### Source extract
━━━━━━━━

We currently have the Noble Sam Croft rig and have already exercised the option for one well, with another well available for drilling. While it's very likely we will proceed with that option, we don't need to decide right now. If we choose to move forward, we would complete the well we are currently working on, drill the third well, and possibly the fourth well before releasing the rig. Regarding the appraisal plan at Maka, we will return with a different rig and timeline once we are ready to discuss it further.
Great. Thanks. And then back to the North Sea when you kind of put together the recent well and Garten decline, et cetera how do you expect your production trajectory for oil to look over the course of the year?
It's going to be early. I mean the first quarter is going to be strong with Garten we delayed from Q4 into Q1. So, it's going to continue to be fairly lumpy based on when we bring these high-rate wells on.
Great. Thank you.
You bet.
Operator
Thank you. Our next question comes from the line of Leo Mariani with KeyBanc. Your line is open.
Yeah. Hey, guys. I know it's a bit difficult to sort of know for sure. But I guess I was just looking to kind of get a high-level time line in terms of when you guys might kind of finish drilling and then some of your analysis that you talked about on the Sapakara well. Is that kind of a roughly one-month type of thing, 45-day type of thing? Can you just give us maybe a high-level in terms of when you might be able to give us a full suite of information on that?
Yes, Leo, as I said we don't typically like to comment on a well while it's drilling, but we did learn our lesson in December at least to not to give you a little bit of an idea in terms of a comment so that's why we've said we're encouraged. We're through the Campanian we've got the Santonian to drill. And then after that we'll have some time to do the evaluation. So not also going to give you a definitive time line, but we'll get to that as soon as we can after we TD the well.
Got it. Understood. Okay. And I guess just with respect to the Permian, seemed like you had some very strong wells in Lee County, New Mexico, that you guys had reported supplemental information. Just wanted to get a sense of what the depth of your inventory is in that general area there in New Mexico?
Yes, Leo, this is Dave Pursell. Generally, if you look at our unconventional inventory, we have more activity in the Southern Midland Basin compared to New Mexico in the Delaware Basin. However, we have a strong inventory in both basins. We are currently drilling only a small portion of our total area, and we feel confident about the long-term inventory depth in both the Southern Midland Basin and the Delaware Basin.
Okay. So I guess a lot more inventory in Southern Midland versus New Mexico? Is that the way to interpret that?
Yes, I would interpret it that way.
Operator
Thank you. Our next question comes from the line of Arun Jayaram with JPMorgan. Your line is open.
Good morning. John, in Total's fourth quarter update, they mentioned a $2 per barrel cost of acquisition. I assume you might have approved that type of statement. I'm curious if there's any implications regarding this. I understand we're very early in the delineation appraisal of Suriname, but what are the potential sizes of discovered resources at this point using that $2?
I would just say that is the language they put in and how they characterized it. I mean, I'll just leave it at that.
Got it, got it. Fair enough. And then, just maybe my follow-up, could you maybe elaborate, John, you talked about an appraisal plan that you'd be working on? What goes into that? And can we make any clues regarding when we could achieve first oil if your delineation efforts prove successful or the path forward to first oil?

━━━━━━━━

### Task instructions
(A) Please write out the earnings call transcript word for word, beginning at the words "Good morning. John, in" and stopping after "it at that.".
(B) Summarize the earnings call transcript in two sentences.

### Recorded data
━━━━━━━━

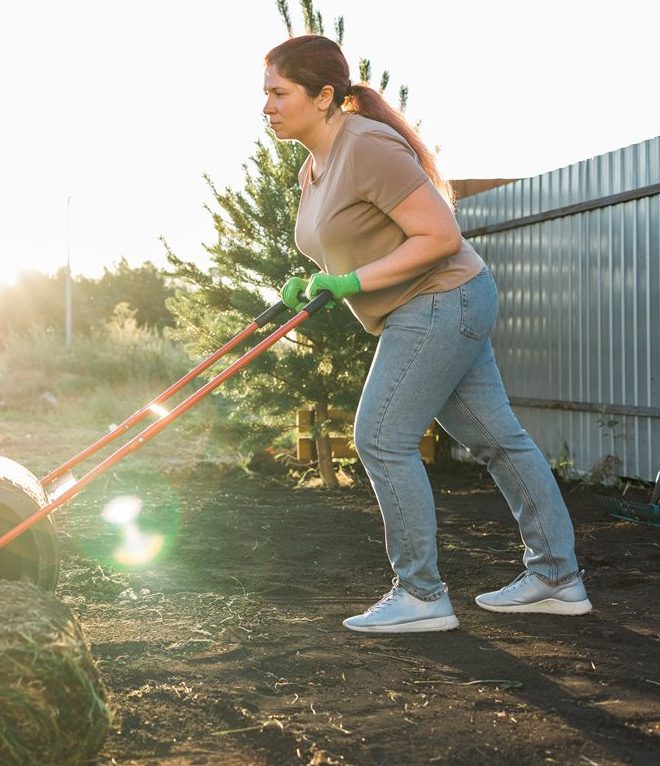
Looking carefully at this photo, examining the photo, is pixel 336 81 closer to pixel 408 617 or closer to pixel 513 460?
pixel 513 460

━━━━━━━━

### Correct answers
(A)
Good morning. John, in Total's fourth quarter update, they mentioned a $2 per barrel cost of acquisition. I assume you might have approved that type of statement. I'm curious if there's any implications regarding this. I understand we're very early in the delineation appraisal of Suriname, but what are the potential sizes of discovered resources at this point using that $2?
I would just say that is the language they put in and how they characterized it. I mean, I'll just leave it at that.

(B) The company has already exercised an option on the Noble Sam Croft rig for one well and has another well available, and it expects North Sea oil production to be strong in the first quarter but lumpy as high-rate wells come online. In response to analysts, it said it is encouraged by the Sapakara well but gave no definitive timeline for the evaluation, and it indicated that its Permian inventory is larger in the Southern Midland Basin than in New Mexico.